Spoken Language Understanding (SLU)

Semantic decoding system is responsible for decoding the meaning of utterances sent to the system. Often dialogue systems are deployed in a noisy setting, where background noise and diverse user populations can result in high speech recognition error rates. Thus, SLU systems operate on the top $k$ hypotheses output by the speech recogniser and this creates additional challenges for effective transformation of spoken utterances to dialogue acts. Let's look at the illustrative procedure:

Dialogue turn: Is there maybe a cheap place in the north of town please?
Dialogue act type: inform
Semantic slots: price, area
Semantic values: cheap, north
Dialogue act: inform(price=cheap, area=north)

As we can see, during the semantic decoding process we extract the information about dialogue act type, which encodes the system or the user intention in a dialogue turn, and semantic slots and values that further describe entities from the ontology that a dialogue turn refers to.

We can tackle this problem from two perspectives - first one involves creation of list of grammar rules that parse user utterances. Second approach relies on statistically trained models where we train classifiers to directly label utterances based on training data.

Rule-based model:

A natural solution to the problem is to create a set of rules that transforms the utterance to the dialogue act based on the domain ontology. In the case of the general communication with the system, they might look like this:

self.rHELLO = "(\b|^|\ )(hi|hello)\s"
self.rNEG =  "(\b|^|\ )(no\b|wrong|incorrect|error)|not\ (true|correct|right)\s" 
self.rAFFIRM = "(yes|ok\b|OK\b|okay|sure|(that('?s| is) )?right)" 
self.rBYE = "(\b|^|\ )(bye|goodbye|that'*s*\ (is\ )*all)(\s|$|\ )"
self.GREAT = "(great|good|awesome)"
self.HELPFUL = "(that((\')?s|\ (is|was))\ (very\ )?helpful)"

More specific expressions depend completely on the domain that we are operating on. A general framework for implementation rule-based system can be derived from semi/RegexSemI.py. You can find specific scripts with regular expression for every domain in folder semi/RegexSemI_DOMAIN. In order to test this model you can just run:

pydial chat config/texthub.cfg

To use it in your specific config file you have to change in semi section the variable semitype to RegexSemI, for example:

[semi_CamRestaurants]
semitype = RegexSemI

Support Vector Machines

As it was mentioned previously, we can look at semantic decoding as a classification task in which we need to make predictions about the set of semantic concepts. However, this requires corpora data with labelled semantic concepts. Such an approach can easily handle $N$-best list of automatic speech recogniser hypotheses as in real conversational systems error rate of the top hypothesis is typically about 20-30% and thus robust system is needed.

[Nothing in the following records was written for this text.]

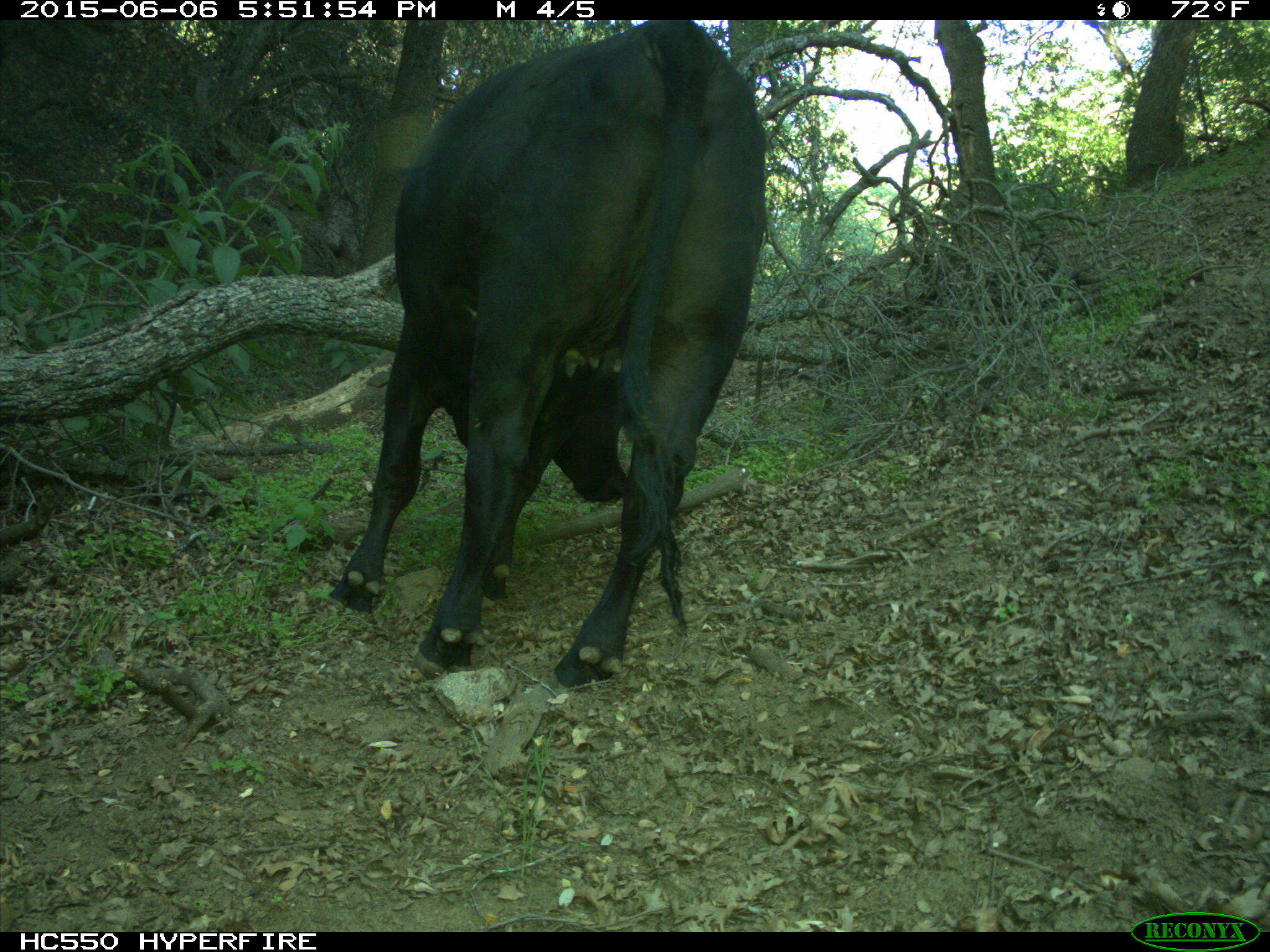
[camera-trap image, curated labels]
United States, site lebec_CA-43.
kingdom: Animalia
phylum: Chordata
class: Mammalia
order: Artiodactyla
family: Bovidae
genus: Bos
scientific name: Bos taurus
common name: domestic cow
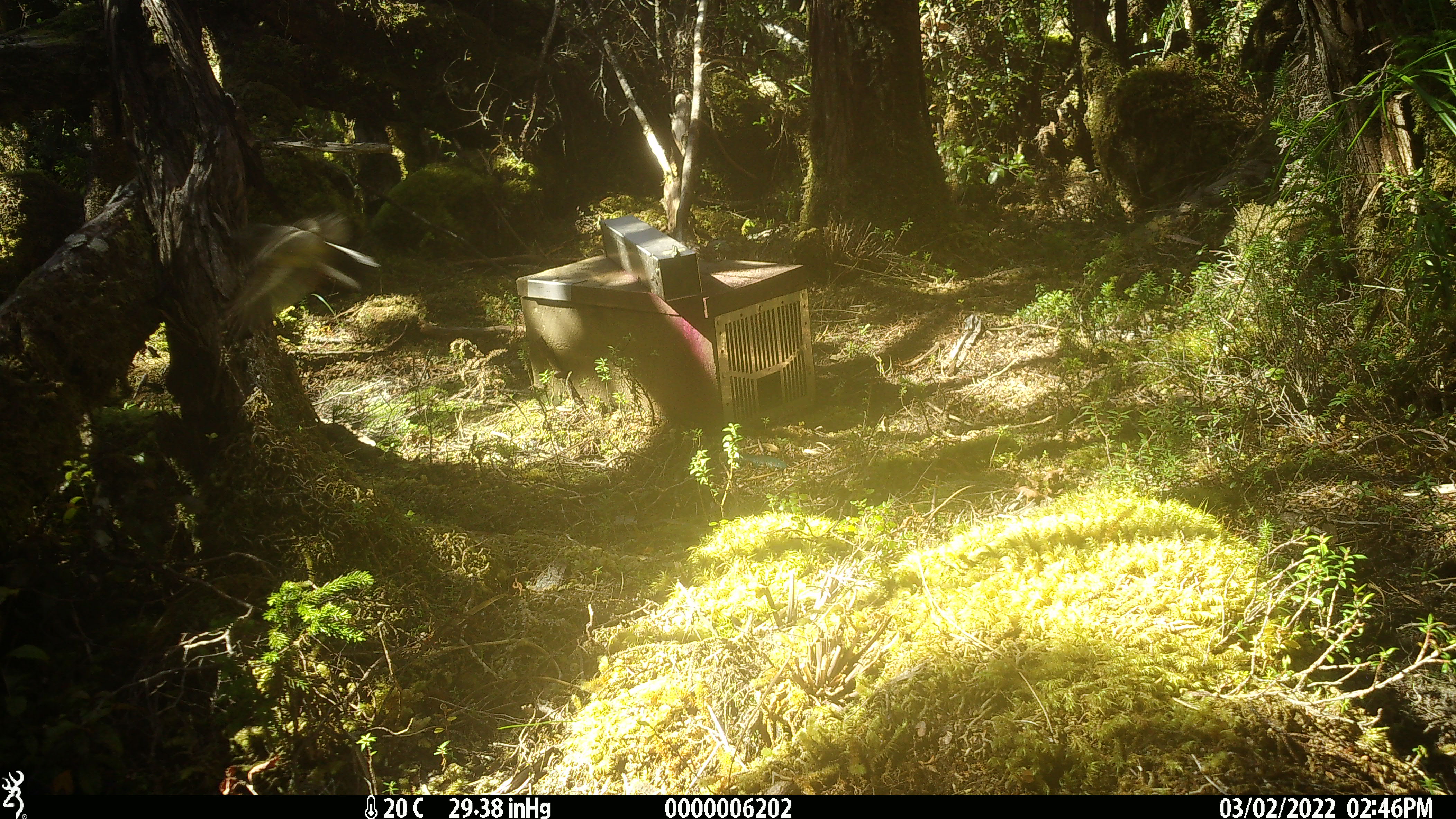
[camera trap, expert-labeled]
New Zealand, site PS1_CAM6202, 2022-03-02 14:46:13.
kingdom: Animalia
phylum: Chordata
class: Aves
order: Passeriformes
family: Petroicidae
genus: Petroica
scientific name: Petroica macrocephala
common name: tomtit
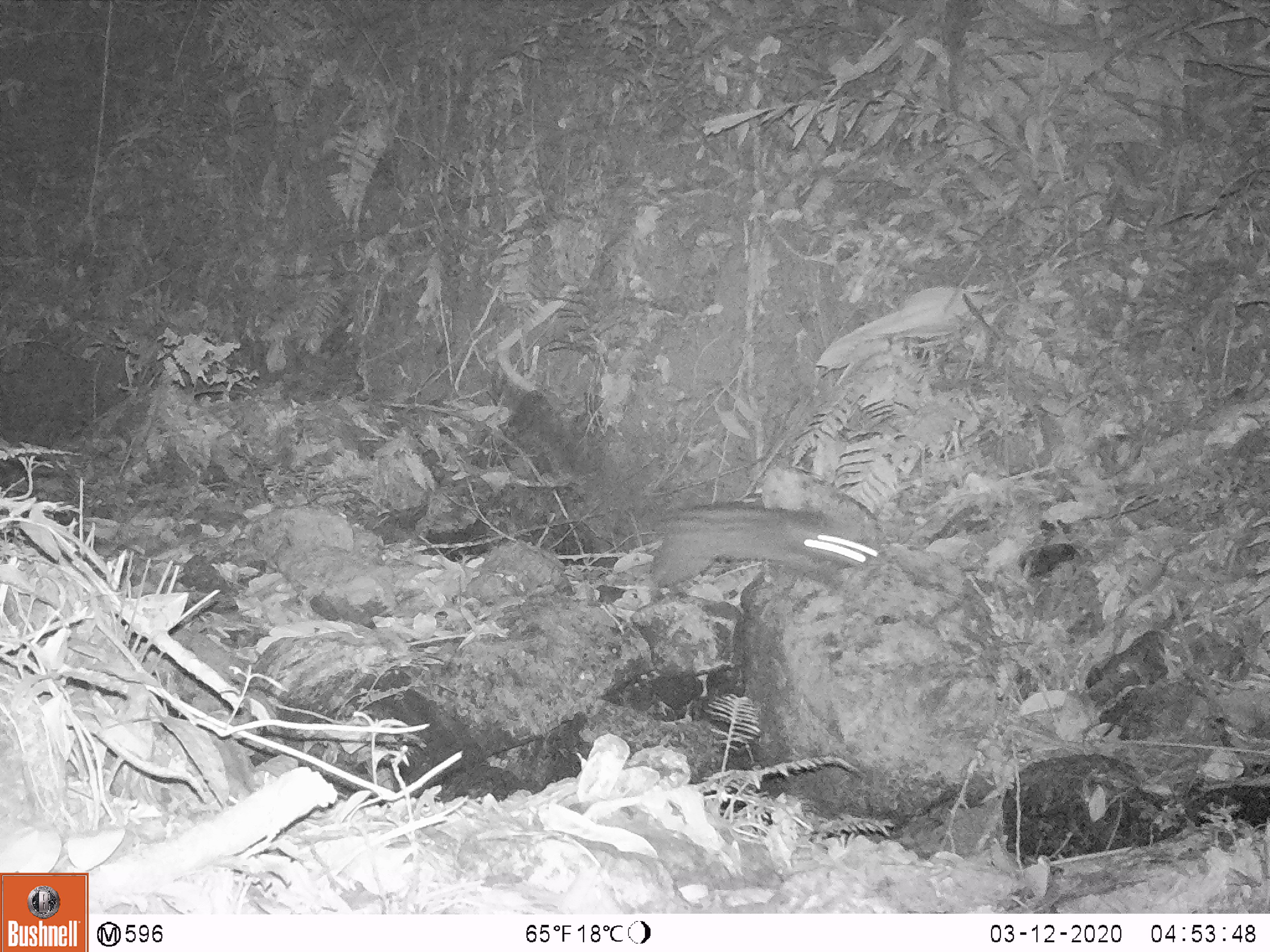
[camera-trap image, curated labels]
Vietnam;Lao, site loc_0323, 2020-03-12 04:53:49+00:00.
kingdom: Animalia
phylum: Chordata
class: Mammalia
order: Carnivora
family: Viverridae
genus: Paradoxurus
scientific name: Paradoxurus hermaphroditus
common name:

Classification model that is implemented in PyDial is support vector machines which map input into a high-dimensional feature space where data is linearly separable. It was shown that such statistical approach can substantially improve performance both in terms of accuracy and overall dialogue reward.

To use this approach with your specific config file you have to change in semi section the variable semitype to SVMSemI, for example:

[semi_CamRestaurants]
semitype = SVMSemI

You can test it with just chatting with the system through pydial:

pydial chat config/texthub_svm.cfg

PyDial/semi

In PyDial there is a dedicated module for spoken language understanding under directory semi (semantic input). The interface class is SemI in SemI.py from which models explained above derive from. SVM model is implemented in SVMSemI.py while base class for rule-based model is in RegexSemI.py with specific instances for a given domain in RegexSemI_DOMAIN.py.